Scott Jones, attendance coordinator at Virginia Middle, was more positive about taking the vaccine.
“I feel this [vaccination] may be the only way to slow this thing down. Once given the chance, I jumped on it,” Jones said. “That and plain common sense; doing what you’re supposed to do. Just common courtesy toward fellow human beings.”
Since the virus has prompted widespread online learning, it has changed the way schools operate.
“With us being virtual, there is very little attendance issues because of remote learning,” Jones said. “We try to make some contacts with the families to see how they’re doing. It’s about more than education at this point; it’s about well-being, so we check on the kids as best we can.”

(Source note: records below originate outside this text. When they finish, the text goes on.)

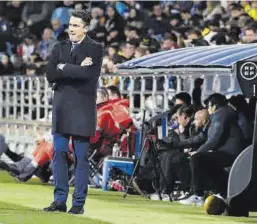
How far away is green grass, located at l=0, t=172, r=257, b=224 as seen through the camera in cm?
1636

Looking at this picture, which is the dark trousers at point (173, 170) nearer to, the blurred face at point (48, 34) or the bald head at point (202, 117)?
the bald head at point (202, 117)

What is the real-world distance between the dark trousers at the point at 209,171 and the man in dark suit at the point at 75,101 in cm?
375

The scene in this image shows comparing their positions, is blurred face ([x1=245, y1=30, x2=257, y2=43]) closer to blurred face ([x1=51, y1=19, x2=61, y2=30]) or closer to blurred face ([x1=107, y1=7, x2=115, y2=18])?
blurred face ([x1=107, y1=7, x2=115, y2=18])

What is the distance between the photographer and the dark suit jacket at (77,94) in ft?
54.3

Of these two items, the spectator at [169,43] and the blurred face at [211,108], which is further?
the spectator at [169,43]

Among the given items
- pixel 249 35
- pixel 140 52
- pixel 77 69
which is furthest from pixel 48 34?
pixel 77 69

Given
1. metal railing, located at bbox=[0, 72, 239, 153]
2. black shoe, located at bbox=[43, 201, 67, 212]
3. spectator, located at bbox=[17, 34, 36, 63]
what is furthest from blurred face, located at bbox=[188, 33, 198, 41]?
black shoe, located at bbox=[43, 201, 67, 212]

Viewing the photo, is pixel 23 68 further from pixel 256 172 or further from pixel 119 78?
pixel 256 172

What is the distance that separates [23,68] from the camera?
3381cm

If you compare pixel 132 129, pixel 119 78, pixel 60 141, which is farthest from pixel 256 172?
pixel 119 78

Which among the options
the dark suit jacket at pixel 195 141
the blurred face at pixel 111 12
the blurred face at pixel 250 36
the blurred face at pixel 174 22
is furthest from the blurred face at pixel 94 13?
the dark suit jacket at pixel 195 141

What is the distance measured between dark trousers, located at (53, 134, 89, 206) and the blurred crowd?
29.8ft

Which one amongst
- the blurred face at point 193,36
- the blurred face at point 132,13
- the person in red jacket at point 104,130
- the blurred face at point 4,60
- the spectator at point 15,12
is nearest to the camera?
the person in red jacket at point 104,130

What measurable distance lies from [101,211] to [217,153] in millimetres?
2587
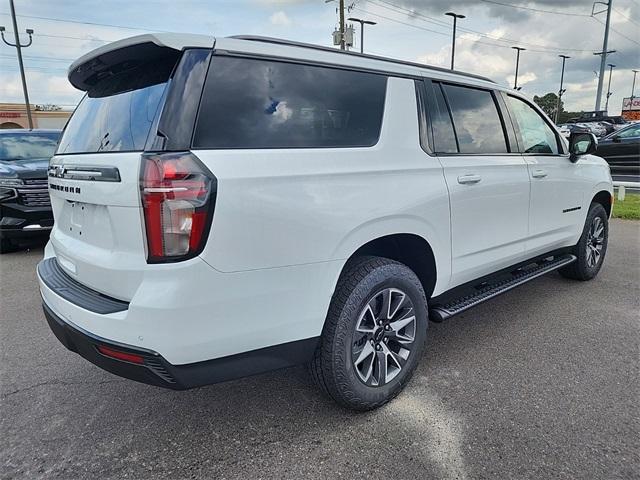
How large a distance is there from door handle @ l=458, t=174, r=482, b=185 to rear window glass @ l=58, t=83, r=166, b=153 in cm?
187

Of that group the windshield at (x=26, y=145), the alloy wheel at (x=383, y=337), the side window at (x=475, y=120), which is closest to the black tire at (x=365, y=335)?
the alloy wheel at (x=383, y=337)

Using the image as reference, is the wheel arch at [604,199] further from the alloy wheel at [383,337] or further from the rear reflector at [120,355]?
the rear reflector at [120,355]

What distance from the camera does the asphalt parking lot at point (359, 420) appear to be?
217 centimetres

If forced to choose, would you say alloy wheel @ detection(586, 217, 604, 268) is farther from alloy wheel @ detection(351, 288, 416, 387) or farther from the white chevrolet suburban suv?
alloy wheel @ detection(351, 288, 416, 387)

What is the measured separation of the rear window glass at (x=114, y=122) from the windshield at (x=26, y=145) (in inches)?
199

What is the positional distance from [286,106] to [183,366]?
1.27m

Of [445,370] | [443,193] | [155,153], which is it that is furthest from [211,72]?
[445,370]

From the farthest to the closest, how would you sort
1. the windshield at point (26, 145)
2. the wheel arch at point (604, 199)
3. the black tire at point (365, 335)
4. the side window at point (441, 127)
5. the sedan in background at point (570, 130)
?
the windshield at point (26, 145) < the wheel arch at point (604, 199) < the sedan in background at point (570, 130) < the side window at point (441, 127) < the black tire at point (365, 335)

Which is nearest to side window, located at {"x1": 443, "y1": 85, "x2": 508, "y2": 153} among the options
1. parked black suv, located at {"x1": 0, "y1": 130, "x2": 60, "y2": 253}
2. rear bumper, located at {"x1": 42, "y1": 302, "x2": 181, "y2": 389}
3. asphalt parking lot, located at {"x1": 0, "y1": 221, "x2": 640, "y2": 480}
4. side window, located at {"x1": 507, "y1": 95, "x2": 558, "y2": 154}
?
side window, located at {"x1": 507, "y1": 95, "x2": 558, "y2": 154}

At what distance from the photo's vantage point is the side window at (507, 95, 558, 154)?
374 cm

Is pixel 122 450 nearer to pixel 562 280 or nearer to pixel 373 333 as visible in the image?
pixel 373 333

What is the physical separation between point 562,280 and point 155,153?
4.53 m

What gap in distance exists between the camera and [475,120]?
3305 mm

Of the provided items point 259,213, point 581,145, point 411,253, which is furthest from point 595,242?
point 259,213
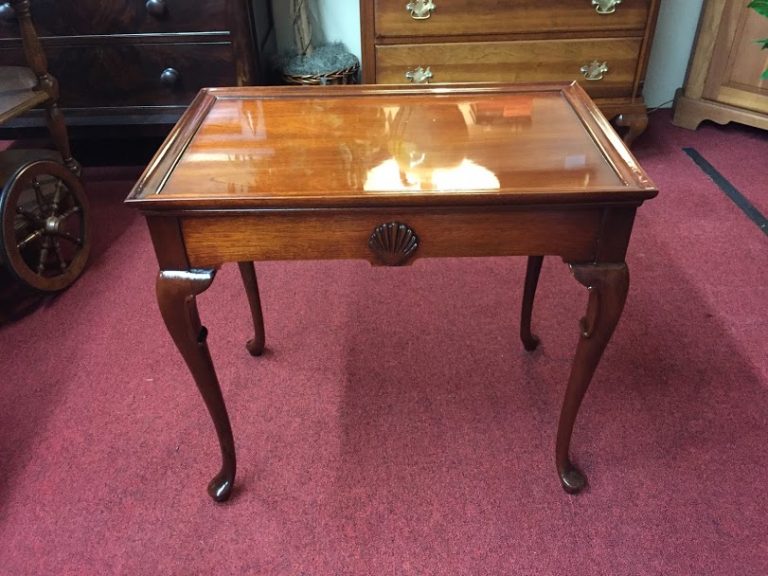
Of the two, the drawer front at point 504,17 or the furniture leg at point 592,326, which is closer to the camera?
the furniture leg at point 592,326

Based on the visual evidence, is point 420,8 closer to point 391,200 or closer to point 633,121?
point 633,121

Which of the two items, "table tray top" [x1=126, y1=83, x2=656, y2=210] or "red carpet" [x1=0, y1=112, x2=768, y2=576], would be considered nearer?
"table tray top" [x1=126, y1=83, x2=656, y2=210]

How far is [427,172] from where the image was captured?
1131 millimetres

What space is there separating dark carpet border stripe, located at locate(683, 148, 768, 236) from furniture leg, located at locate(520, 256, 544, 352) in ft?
3.69

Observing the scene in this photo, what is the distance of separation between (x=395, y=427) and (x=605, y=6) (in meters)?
1.80

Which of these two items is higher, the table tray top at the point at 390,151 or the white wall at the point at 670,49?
the table tray top at the point at 390,151

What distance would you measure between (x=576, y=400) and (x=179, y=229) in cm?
83

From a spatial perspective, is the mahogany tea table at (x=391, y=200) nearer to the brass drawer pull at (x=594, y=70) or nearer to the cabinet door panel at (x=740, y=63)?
the brass drawer pull at (x=594, y=70)

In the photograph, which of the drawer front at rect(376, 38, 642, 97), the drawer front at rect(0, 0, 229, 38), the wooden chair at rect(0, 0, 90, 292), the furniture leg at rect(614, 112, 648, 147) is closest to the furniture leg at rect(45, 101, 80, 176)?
the wooden chair at rect(0, 0, 90, 292)

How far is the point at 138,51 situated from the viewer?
245 centimetres

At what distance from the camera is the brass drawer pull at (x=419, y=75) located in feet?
8.38

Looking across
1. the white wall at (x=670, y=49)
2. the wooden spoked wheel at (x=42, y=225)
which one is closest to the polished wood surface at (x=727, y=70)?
the white wall at (x=670, y=49)

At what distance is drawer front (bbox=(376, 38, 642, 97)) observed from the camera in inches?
98.7

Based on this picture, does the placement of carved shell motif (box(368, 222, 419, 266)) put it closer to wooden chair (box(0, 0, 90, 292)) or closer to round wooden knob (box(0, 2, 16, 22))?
wooden chair (box(0, 0, 90, 292))
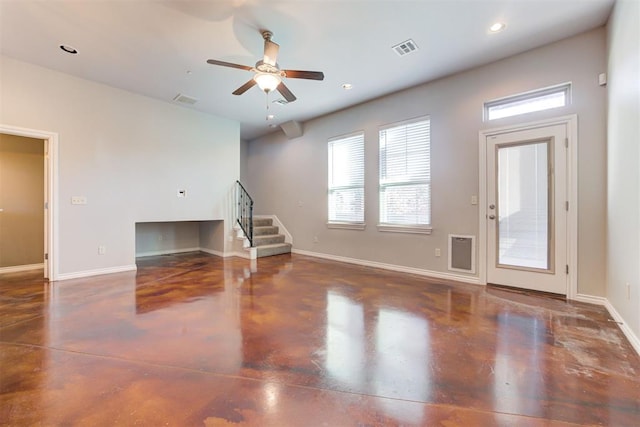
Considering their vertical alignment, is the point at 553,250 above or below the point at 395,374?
above

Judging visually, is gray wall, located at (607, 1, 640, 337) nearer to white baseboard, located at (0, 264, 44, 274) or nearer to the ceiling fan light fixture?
the ceiling fan light fixture

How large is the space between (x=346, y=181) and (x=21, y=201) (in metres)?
5.90

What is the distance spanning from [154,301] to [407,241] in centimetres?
382

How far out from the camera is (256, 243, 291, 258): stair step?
6039mm

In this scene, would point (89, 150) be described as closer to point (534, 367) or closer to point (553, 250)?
point (534, 367)

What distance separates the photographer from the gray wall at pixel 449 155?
3.14 m

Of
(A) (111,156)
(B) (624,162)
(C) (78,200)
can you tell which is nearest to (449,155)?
(B) (624,162)

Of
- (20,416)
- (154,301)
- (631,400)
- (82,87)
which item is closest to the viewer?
(20,416)

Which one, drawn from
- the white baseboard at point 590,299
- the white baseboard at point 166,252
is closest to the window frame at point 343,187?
the white baseboard at point 590,299

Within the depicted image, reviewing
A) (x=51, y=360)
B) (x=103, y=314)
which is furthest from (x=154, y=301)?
(x=51, y=360)

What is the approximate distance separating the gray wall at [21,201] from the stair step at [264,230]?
12.8ft

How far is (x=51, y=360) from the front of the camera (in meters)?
1.97

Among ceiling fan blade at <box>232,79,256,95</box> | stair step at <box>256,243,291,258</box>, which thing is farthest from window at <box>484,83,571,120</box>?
stair step at <box>256,243,291,258</box>

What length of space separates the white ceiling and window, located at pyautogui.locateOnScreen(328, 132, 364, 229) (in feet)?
4.54
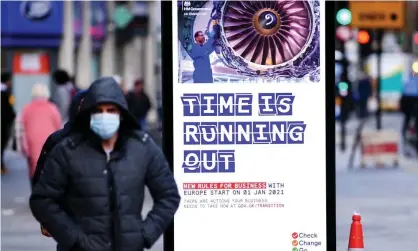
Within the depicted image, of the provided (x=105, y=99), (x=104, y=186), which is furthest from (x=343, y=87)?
(x=104, y=186)

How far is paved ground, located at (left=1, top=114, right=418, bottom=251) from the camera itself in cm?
1338

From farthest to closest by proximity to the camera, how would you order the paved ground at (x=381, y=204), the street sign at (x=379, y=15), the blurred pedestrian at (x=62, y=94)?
the street sign at (x=379, y=15) < the blurred pedestrian at (x=62, y=94) < the paved ground at (x=381, y=204)

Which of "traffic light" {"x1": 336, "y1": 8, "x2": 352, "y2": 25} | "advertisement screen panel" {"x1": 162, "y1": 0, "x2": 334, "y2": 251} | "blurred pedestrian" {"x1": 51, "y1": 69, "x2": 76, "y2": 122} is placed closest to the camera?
"advertisement screen panel" {"x1": 162, "y1": 0, "x2": 334, "y2": 251}

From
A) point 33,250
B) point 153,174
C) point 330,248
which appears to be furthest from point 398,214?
point 153,174

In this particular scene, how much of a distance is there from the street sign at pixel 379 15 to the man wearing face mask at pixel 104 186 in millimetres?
18956

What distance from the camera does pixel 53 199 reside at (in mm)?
6891

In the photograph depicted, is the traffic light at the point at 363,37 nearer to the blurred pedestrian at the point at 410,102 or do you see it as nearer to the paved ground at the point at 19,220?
the blurred pedestrian at the point at 410,102

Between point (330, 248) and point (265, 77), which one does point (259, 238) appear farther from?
point (265, 77)

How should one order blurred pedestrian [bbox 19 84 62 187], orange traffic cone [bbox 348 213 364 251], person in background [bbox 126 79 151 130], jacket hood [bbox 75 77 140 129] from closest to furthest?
jacket hood [bbox 75 77 140 129] < orange traffic cone [bbox 348 213 364 251] < blurred pedestrian [bbox 19 84 62 187] < person in background [bbox 126 79 151 130]

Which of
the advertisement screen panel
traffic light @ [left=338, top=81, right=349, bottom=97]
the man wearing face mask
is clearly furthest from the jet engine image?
traffic light @ [left=338, top=81, right=349, bottom=97]

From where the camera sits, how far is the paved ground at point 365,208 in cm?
1338

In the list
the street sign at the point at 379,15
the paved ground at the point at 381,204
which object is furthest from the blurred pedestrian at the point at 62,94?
the street sign at the point at 379,15

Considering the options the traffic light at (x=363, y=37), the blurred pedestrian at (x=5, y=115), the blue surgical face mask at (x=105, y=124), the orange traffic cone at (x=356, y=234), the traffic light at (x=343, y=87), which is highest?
the traffic light at (x=363, y=37)

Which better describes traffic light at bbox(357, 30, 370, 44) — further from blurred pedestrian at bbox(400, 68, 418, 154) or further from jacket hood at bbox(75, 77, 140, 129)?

Carlos Lee, assistant girls’ basketball coach and library media specialist at Van Pelt, said he also had some reservations.
“Always in the back of your mind you have a few thoughts about what could happen where some people have had some reactions from it, but you hope it doesn’t happen to you,” Lee said. “I think it’s important that you get it, now that they have it out there. I’ve been waiting to get it.”